Everything from the line that contains "The photograph here" through the last line of the listing must be copied exactly, with both of those lines included and no others.
*****
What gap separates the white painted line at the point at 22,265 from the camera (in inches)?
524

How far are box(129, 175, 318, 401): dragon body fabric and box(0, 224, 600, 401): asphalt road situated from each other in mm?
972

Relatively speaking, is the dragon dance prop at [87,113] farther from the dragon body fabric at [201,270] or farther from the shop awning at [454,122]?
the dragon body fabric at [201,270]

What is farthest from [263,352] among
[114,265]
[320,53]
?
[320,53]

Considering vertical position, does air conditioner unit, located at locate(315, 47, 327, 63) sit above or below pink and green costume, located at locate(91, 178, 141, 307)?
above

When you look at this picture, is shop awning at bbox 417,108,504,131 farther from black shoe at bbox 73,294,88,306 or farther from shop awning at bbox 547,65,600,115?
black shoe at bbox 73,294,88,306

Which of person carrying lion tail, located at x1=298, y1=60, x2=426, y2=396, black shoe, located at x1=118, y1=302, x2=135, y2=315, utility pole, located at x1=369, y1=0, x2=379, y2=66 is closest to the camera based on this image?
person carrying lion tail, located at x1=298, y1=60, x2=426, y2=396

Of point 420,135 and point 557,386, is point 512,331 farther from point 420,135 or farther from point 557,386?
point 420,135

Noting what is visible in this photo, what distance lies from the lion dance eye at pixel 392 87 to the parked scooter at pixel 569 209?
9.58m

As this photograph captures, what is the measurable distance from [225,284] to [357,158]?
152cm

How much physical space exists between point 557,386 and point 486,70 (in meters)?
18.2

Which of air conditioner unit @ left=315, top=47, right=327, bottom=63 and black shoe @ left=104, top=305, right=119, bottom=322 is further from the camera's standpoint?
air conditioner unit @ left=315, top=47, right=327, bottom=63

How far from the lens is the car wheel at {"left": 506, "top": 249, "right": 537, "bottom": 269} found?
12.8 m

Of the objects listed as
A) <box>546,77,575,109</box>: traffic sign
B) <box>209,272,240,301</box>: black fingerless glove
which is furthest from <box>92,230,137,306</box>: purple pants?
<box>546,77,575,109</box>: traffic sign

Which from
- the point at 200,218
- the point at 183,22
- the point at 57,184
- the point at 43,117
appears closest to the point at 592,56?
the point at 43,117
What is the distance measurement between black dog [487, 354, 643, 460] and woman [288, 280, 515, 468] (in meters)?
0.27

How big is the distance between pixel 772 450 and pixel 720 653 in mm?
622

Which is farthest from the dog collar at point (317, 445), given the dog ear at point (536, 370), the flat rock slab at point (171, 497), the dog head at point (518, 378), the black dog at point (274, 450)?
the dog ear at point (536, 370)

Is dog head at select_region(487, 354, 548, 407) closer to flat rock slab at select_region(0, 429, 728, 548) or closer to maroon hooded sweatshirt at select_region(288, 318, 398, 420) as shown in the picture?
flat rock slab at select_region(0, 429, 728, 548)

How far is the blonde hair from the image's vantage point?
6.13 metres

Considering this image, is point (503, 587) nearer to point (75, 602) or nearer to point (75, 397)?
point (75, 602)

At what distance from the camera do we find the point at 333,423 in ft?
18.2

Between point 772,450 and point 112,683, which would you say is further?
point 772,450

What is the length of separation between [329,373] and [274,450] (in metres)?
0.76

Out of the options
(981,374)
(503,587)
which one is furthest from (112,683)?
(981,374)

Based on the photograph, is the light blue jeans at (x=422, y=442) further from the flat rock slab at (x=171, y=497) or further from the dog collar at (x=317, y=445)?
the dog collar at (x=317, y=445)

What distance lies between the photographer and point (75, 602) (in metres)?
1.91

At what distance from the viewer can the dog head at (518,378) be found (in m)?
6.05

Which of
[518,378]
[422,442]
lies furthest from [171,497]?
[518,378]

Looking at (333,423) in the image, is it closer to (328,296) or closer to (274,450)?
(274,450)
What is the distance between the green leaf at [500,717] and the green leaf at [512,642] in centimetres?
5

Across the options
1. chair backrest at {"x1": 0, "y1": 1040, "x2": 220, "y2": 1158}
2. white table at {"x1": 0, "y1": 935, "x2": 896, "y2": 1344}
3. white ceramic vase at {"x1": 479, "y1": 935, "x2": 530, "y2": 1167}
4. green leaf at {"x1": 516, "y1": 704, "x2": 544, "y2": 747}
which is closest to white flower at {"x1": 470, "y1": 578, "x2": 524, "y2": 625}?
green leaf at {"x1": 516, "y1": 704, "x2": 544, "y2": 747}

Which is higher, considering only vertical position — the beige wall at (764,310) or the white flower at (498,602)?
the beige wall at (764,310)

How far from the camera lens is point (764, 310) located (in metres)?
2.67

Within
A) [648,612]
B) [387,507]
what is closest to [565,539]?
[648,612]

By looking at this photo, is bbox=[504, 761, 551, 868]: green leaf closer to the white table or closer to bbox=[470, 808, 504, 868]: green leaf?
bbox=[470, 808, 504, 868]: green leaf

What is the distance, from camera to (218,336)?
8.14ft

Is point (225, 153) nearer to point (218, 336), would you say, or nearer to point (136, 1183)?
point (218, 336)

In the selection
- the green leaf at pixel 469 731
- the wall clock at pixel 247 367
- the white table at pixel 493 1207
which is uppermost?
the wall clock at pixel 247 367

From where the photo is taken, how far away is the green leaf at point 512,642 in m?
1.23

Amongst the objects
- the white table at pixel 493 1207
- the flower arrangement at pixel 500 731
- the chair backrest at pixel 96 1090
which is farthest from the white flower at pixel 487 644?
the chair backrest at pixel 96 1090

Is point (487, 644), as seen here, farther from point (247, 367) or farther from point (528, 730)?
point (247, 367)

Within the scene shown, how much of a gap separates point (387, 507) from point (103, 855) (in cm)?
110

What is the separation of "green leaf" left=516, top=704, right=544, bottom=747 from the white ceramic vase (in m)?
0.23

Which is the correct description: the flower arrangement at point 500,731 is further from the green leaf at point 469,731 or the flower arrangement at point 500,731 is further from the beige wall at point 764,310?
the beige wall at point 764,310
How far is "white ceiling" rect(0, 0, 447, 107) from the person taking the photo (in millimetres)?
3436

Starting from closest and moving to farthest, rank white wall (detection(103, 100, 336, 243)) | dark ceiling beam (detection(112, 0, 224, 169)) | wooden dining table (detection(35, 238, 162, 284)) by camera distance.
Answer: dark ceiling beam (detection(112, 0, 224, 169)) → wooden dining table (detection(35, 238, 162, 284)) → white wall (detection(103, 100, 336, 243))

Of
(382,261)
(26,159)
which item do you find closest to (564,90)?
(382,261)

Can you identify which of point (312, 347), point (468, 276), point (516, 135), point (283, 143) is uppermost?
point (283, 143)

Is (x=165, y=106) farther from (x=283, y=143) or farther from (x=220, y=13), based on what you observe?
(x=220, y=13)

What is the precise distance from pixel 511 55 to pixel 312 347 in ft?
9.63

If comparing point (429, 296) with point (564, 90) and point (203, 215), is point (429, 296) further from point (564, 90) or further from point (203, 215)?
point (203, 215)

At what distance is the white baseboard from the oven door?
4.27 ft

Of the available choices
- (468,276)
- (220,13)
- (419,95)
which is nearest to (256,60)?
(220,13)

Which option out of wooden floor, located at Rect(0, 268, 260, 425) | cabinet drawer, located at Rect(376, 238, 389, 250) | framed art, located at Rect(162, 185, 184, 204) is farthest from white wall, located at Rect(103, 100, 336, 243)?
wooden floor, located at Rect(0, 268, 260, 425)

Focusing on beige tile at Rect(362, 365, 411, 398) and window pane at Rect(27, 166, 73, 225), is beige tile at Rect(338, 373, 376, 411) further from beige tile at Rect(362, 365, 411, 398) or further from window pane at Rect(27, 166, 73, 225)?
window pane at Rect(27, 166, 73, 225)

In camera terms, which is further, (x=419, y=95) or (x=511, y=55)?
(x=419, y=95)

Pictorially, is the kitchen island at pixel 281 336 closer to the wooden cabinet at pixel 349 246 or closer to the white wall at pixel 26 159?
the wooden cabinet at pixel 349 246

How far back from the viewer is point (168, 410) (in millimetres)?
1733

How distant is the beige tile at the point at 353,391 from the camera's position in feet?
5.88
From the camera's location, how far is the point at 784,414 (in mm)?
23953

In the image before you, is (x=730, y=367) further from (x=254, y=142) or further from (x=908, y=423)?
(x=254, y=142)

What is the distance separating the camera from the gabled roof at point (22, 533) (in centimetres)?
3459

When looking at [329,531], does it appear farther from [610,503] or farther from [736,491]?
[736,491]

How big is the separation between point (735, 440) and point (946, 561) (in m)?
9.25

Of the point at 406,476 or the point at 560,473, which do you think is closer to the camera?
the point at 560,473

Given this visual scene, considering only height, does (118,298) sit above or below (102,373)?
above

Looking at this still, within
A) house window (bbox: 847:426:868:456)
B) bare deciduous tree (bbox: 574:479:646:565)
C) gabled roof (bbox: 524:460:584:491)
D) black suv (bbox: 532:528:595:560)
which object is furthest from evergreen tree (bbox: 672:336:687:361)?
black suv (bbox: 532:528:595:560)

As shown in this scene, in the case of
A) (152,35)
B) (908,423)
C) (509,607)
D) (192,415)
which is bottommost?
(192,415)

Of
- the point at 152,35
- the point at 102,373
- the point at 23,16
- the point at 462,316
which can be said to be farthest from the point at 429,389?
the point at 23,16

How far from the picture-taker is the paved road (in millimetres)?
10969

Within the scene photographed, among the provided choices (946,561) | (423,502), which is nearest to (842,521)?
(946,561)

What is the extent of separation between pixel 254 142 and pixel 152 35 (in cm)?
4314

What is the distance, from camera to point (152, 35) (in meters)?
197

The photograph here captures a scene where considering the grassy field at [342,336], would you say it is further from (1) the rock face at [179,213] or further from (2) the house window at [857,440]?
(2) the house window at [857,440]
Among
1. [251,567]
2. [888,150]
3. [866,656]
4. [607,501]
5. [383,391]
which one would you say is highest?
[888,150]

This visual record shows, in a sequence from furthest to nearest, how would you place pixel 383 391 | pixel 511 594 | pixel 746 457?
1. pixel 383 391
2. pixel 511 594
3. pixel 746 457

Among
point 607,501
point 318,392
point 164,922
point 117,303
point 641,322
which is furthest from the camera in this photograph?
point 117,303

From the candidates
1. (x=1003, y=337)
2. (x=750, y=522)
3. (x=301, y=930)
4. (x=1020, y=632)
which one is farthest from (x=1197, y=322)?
*****
#### Response below
The photograph here captures a scene where considering the grassy field at [342,336], would you say it is further from (1) the rock face at [179,213] or further from (2) the house window at [857,440]?
(2) the house window at [857,440]
Among
1. [251,567]
2. [888,150]
3. [866,656]
4. [607,501]
5. [383,391]
which one would you say is highest?
[888,150]

This visual record shows, in a sequence from furthest to nearest, how would you place pixel 383 391 | pixel 511 594 | pixel 746 457?
1. pixel 383 391
2. pixel 511 594
3. pixel 746 457

Among
point 607,501
point 318,392
point 164,922
point 117,303
point 641,322
which is furthest from the camera in this photograph?
point 117,303

From the candidates
1. (x=1003, y=337)
2. (x=750, y=522)
3. (x=301, y=930)
4. (x=1020, y=632)
which one is farthest from (x=1197, y=322)?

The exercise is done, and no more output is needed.